▶ ÜBUNGSAUFGABEN:
(1) Prüfen Sie anhand des Interviews mit Stefanie Vögele, ob die folgenden Aussagen zutreffen: (a) Vögele begann das Jahr 2016 auf Rang 122. (b) Vögele gewann 2016 mehr Partien, als sie verlor. (c) Vögele erreichte in Istanbul das Finale. Antworten Sie jeweils mit Ja oder Nein und belegen Sie die Antwort mit einem wörtlichen Zitat aus dem Interview.
(2) Fassen Sie den Absatz des Interviews mit Stefanie Vögele, der mit „Ja, das trifft es ganz gut.“ beginnt, als Stichpunktliste zusammen, ohne seine wesentlichen Fakten auszulassen.

▶ QUELLE:

^^^^^^^^^^^^^^^^

Nach zwei schwierigen Jahren hat Stefanie Vögele den Tod ihres Vaters soweit verarbeitet, dass sie sich wieder voll und ganz auf den Tennissport konzentrieren und die Rückkehr in die Top 100 ins Visier nehmen kann.

Stefanie Vögele, Sie haben das Jahr 2016 auf Rang 122 begonnen und auf Platz 114 beendet. Insgesamt haben Sie 57 Partien bestritten – 28 gewonnen, 29 verloren. Das sieht auf dem Papier nach einem durchschnittlichen Jahr ohne viel Spektakel aus.
Ja, das trifft es ganz gut. Ich wollte unbedingt zurück in die Top 100 und hatte das Jahr auch gut begonnen. Unter anderem erreichte ich in Istanbul die Halbfinals und war auf gutem Weg, mein Ziel zu erreichen. Nach Roland Garros zog ich dann aber eine schwache Phase ein, in der ich mein Potenzial nicht ausschöpfen konnte.

^^^^^^^^^^^^^^^^

▶ DATENSÄTZE:
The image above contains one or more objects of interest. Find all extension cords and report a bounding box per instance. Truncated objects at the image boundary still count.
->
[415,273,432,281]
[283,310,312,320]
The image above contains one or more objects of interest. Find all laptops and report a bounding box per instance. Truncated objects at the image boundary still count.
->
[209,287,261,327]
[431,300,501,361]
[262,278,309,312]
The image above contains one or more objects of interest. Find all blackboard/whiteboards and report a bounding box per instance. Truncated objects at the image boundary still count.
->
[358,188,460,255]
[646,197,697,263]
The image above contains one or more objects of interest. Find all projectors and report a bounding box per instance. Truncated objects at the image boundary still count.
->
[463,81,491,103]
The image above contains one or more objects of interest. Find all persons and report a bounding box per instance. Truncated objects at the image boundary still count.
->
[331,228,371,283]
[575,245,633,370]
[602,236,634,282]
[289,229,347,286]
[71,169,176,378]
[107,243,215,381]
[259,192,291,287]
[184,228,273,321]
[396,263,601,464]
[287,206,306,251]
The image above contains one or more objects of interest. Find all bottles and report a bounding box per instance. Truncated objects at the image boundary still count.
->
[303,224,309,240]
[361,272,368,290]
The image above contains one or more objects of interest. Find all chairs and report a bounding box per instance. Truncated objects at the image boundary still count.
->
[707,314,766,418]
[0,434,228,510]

^^^^^^^^^^^^^^^^

▶ ANTWORTEN:
(1)
(a) Ja: „Sie haben das Jahr 2016 auf Rang 122 begonnen“
(b) Nein: „28 gewonnen, 29 verloren“
(c) Nein: „Unter anderem erreichte ich in Istanbul die Halbfinals“

(2)
- Ziel: Rückkehr in die Top 100
- Guter Start ins Jahr, u. a. Halbfinaleinzug in Istanbul
- Zunächst auf gutem Weg zum Ziel
- Nach Roland Garros schwache Phase, Potenzial nicht ausgeschöpft